Maybe BCE / Ontario Teachers needs JP Morgan
BCE Takeover Part 32
JP Morgan is providing US$11 billion of debt to Mars so that it can consume Wrigley’s in one sitting. Wasn’t it just last week that private equity investors were being conditioned by their banks to believe that they couldn’t do mega loan packages as they’d have to write them down by 10-15% immediately after closing?
The story went something along the lines of: “I’d love to complete the loan for First Data/ADS/Clear Channel/BCE but if we close it’ll blow the quarter out of the water, and whatever profit we thought we’d make on the deal will be lost 30x over.”
Once again, JP Morgan (JPM:NYSE) flies in the face of group think and puts up a new massive loan package. The Mars deal isn’t the fulfillment of a 2007 commitment, but an entirely new deal. Which begs a question. If JP Morgan is following the logic of Citibank, RBS and Deutsche, won’t JP Morgan’s Mr. Dimon have to write down his Mars facility by US$1 billion or more once the Wrigley’s deal closes (with the help of Warren Buffet)?
It can’t be so simple as the rumoured lack of syndication by JP Morgan of the Mars debt. Surely the primary loan market isn’t immune from what’s going on in the secondary world. If corporate loans are trading between 85 and 92 cents on the dollar, how can JP Morgan’s auditors pretend that the Mars debt is worth par once it’s on the books?

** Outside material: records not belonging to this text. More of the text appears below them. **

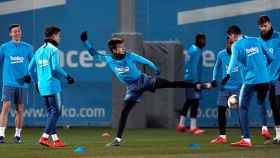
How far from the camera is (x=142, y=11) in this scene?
69.6 feet

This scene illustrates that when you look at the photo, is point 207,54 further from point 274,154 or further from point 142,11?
point 274,154

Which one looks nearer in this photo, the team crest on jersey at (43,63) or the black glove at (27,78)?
the team crest on jersey at (43,63)

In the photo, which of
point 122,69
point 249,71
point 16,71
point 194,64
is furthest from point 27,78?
point 194,64

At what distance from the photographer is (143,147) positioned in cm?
1454

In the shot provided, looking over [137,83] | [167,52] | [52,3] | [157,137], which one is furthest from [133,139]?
[52,3]

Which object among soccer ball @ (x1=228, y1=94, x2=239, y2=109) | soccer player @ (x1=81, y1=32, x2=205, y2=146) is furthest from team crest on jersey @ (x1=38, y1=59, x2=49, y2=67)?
soccer ball @ (x1=228, y1=94, x2=239, y2=109)

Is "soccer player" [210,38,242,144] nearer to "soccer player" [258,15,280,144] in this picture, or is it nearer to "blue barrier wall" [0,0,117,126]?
"soccer player" [258,15,280,144]

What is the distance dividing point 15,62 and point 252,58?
→ 4.22 meters

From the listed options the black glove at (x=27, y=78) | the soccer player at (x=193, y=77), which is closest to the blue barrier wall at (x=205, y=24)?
the soccer player at (x=193, y=77)

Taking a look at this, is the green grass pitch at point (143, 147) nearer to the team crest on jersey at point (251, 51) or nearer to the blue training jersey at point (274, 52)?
the blue training jersey at point (274, 52)

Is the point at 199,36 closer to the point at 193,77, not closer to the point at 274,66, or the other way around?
the point at 193,77

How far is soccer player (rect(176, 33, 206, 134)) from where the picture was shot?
19.4m

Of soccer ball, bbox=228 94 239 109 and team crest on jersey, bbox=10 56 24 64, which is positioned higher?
team crest on jersey, bbox=10 56 24 64

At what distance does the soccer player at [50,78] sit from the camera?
47.6 ft
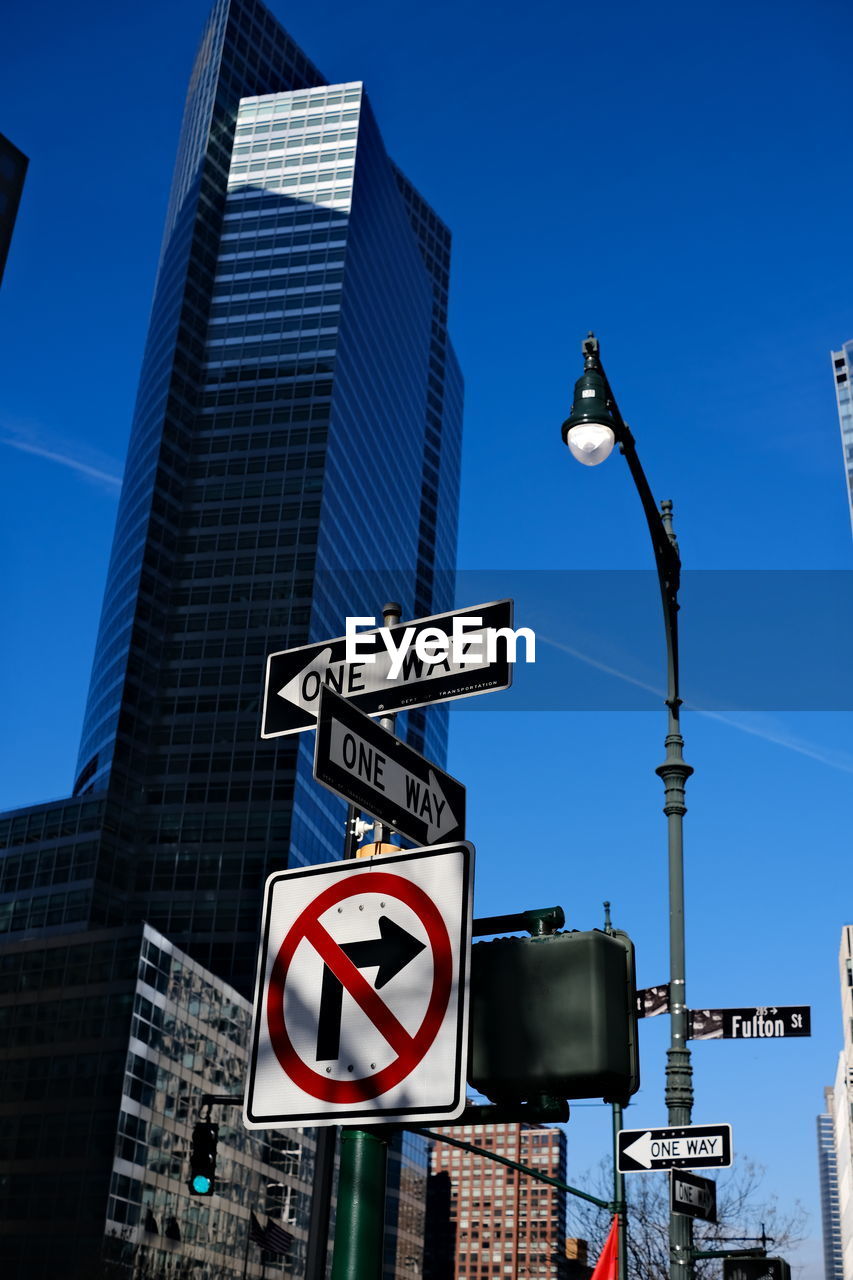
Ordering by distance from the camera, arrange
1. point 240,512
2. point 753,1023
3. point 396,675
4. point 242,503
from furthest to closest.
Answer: point 242,503 < point 240,512 < point 753,1023 < point 396,675

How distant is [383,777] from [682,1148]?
919cm

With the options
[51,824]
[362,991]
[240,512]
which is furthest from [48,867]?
[362,991]

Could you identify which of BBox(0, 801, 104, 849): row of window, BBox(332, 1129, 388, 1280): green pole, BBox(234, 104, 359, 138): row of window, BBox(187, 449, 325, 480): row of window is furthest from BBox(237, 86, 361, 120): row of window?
BBox(332, 1129, 388, 1280): green pole

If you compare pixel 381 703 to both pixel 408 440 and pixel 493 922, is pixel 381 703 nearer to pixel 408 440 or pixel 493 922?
pixel 493 922

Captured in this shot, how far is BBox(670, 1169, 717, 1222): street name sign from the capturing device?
12273mm

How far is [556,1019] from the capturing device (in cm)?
328

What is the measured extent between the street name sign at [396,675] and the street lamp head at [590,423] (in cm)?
649

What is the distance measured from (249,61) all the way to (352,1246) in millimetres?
211873

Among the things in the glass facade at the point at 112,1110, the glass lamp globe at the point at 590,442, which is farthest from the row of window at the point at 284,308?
the glass lamp globe at the point at 590,442

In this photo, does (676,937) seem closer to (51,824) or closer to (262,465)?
(51,824)

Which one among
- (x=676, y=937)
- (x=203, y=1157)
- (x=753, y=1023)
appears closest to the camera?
(x=753, y=1023)

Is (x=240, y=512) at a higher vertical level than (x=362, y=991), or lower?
higher

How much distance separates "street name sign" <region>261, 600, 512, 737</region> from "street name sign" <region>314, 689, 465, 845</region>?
433mm

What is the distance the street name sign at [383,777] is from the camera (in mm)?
4219
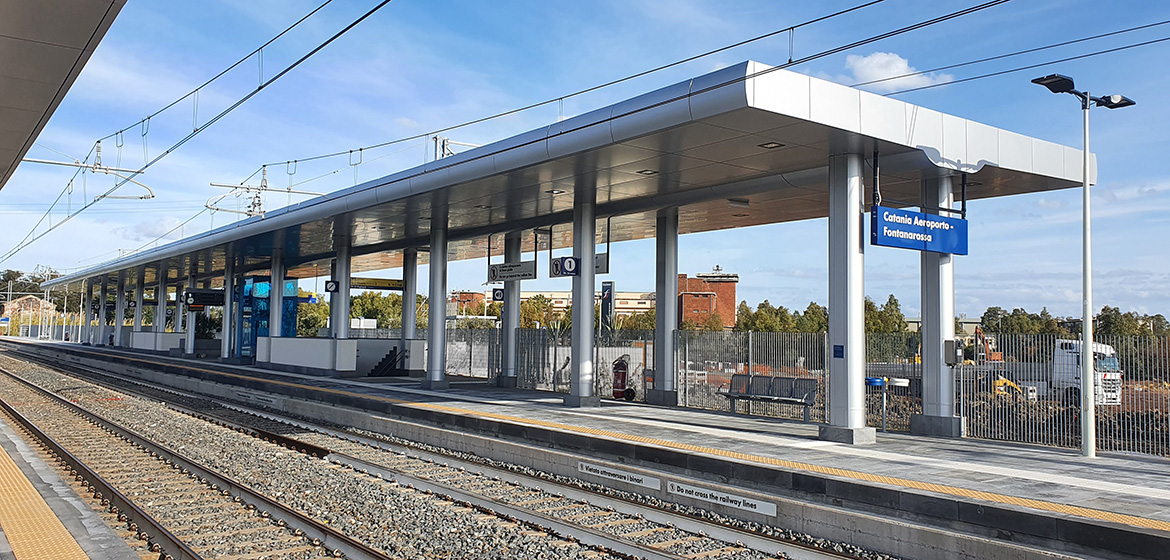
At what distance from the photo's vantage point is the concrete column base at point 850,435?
13.2m

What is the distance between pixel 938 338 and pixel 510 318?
14.1 metres

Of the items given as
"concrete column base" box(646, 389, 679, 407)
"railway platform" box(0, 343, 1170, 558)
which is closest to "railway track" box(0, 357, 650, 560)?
"railway platform" box(0, 343, 1170, 558)

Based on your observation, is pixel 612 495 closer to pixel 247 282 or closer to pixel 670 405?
pixel 670 405

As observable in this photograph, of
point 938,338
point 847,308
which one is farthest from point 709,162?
point 938,338

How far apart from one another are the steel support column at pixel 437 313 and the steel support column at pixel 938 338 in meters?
14.1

But, let’s say that it is. Doesn’t that blow a hole in the theory that Citibank, TD Bank, RBOS, Deutsche, et al will ultimately avoid funding their portions of the BCE going-private debt facility solely to dodge a huge writedown of that LBO loan at closing?
Or worse, is the accounting overlay more to do with now-too-tight pricing in the original loan commitment.

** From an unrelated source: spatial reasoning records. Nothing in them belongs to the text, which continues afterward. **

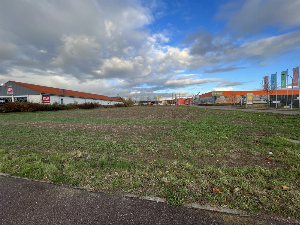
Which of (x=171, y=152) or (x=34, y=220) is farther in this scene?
(x=171, y=152)

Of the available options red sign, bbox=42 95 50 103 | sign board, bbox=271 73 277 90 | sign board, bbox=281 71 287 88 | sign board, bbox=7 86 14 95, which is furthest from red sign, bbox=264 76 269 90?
sign board, bbox=7 86 14 95

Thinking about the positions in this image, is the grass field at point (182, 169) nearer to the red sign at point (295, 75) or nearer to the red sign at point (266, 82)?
the red sign at point (295, 75)

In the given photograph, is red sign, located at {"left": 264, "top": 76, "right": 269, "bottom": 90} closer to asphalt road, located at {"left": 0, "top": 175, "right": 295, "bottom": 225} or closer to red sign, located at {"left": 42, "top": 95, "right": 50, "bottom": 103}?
asphalt road, located at {"left": 0, "top": 175, "right": 295, "bottom": 225}

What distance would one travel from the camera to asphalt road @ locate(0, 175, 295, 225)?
213cm

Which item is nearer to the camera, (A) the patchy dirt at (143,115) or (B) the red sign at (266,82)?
(A) the patchy dirt at (143,115)

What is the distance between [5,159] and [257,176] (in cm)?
616

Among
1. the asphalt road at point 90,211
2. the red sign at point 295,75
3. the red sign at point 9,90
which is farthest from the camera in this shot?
the red sign at point 9,90

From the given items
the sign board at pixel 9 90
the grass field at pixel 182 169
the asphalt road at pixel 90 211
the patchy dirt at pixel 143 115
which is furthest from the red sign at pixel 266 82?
the sign board at pixel 9 90

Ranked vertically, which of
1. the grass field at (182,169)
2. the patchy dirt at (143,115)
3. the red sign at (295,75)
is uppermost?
the red sign at (295,75)

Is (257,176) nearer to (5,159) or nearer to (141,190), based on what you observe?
(141,190)

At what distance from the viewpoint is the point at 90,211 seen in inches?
90.3

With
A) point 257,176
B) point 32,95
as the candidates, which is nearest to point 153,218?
point 257,176

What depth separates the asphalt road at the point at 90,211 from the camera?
2.13m

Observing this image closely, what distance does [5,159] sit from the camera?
4.25 meters
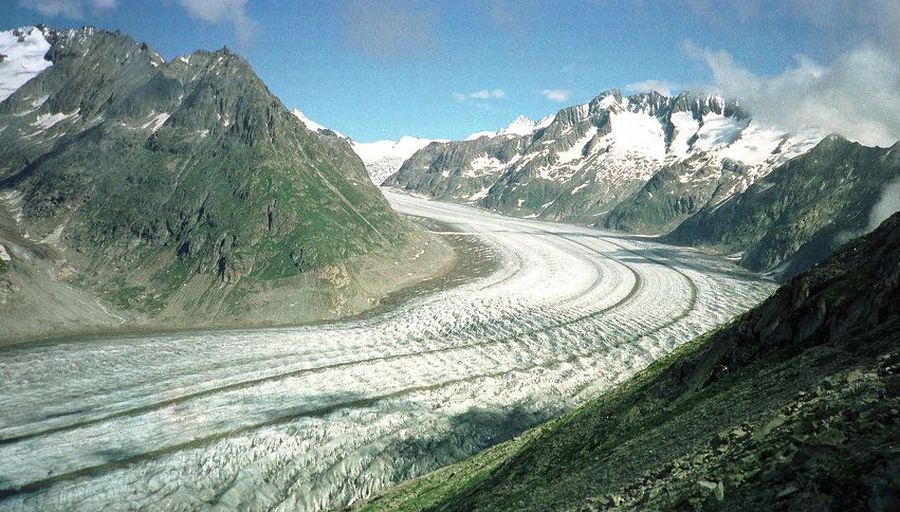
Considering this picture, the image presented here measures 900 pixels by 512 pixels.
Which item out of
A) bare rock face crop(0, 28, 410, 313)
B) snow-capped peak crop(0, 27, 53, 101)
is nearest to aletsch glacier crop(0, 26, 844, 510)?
bare rock face crop(0, 28, 410, 313)

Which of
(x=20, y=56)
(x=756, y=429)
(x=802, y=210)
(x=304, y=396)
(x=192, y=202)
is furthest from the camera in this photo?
(x=20, y=56)

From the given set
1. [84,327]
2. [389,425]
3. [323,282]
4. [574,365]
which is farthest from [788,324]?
[84,327]

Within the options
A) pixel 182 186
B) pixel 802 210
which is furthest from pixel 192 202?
pixel 802 210

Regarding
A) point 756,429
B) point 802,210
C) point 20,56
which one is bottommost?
point 756,429

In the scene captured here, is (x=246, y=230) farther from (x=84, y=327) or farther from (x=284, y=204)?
(x=84, y=327)

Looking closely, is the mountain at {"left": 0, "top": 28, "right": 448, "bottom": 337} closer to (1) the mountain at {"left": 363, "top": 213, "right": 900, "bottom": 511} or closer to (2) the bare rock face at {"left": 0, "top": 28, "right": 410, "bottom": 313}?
(2) the bare rock face at {"left": 0, "top": 28, "right": 410, "bottom": 313}

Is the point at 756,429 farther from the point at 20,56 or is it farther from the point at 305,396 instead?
the point at 20,56

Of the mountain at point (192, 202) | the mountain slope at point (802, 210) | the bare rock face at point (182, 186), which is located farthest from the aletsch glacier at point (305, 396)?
the mountain slope at point (802, 210)
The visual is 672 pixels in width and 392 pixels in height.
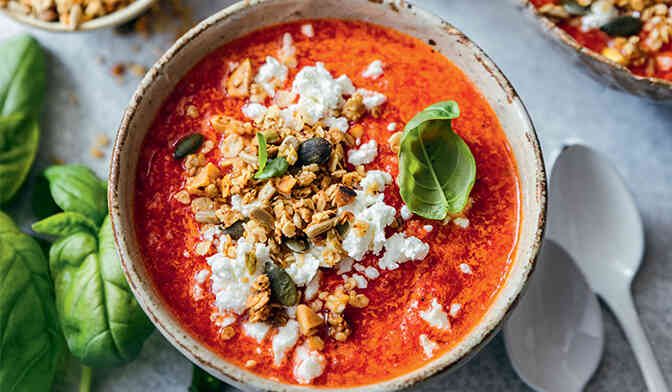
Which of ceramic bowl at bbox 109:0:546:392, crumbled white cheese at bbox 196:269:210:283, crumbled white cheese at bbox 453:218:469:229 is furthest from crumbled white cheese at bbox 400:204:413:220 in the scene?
crumbled white cheese at bbox 196:269:210:283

The silence around the largest LBO deal in history (other than the innocuous CRTC delay) sent me for the exits about twelve days ago at $37.96 (see prior post “BCE put options tell a story” April 18-08), but the JP Morgan / Mars announcement might warrant a second thought should BCE trade below $35; a point where the upside and downside starts to look more attractive than the $38 level. Make $4,75 if it closes, loses $10 if it doesn’t.
That Citibank is raising US$3 billion, to go along with RBOS’s multibillion dollar rights offering, isn’t a bad sign either. But all OTPPB, Providence and Madison Dearborn really need is a minor a dose of Dimon.
MRM
Hi!
Where does this $10 to the downside figure you keep referring to come from?
As an average joe blow it looks to me like BCE is a cash printing press.
The downside estimate is based upon equity research analyst publications that guesstimtaed that BCE would trade down to $26-$28 if the Teachers LBO falls apart.
As an average Joe, you can do your own analysis, however.
The calc is something like:
– where was BCE trading prior to the KKR going-private rumours?
– subtract an estimate of whatever impact the federal government’s decision to open up some of the wireless spectrum could have on Bell’s mobile business (look at how Rogers B shares have traded since that decision as a proxy, recognizing that the market is down during that timeframe as well); hint: Rogers is down more than 10%
– subtract an estimate for the impact of the selloff in the S&P 500 since the rumours came to the surface
– add back an estimate of what Telus might do vis-a-vis a merger with BCE should the LBO fall away, and the impact that speculation could have on BCE shares
Voila. You arrive at a number that’s not any lower than $25, but sure isn’t $30 should the LBO collapse in June.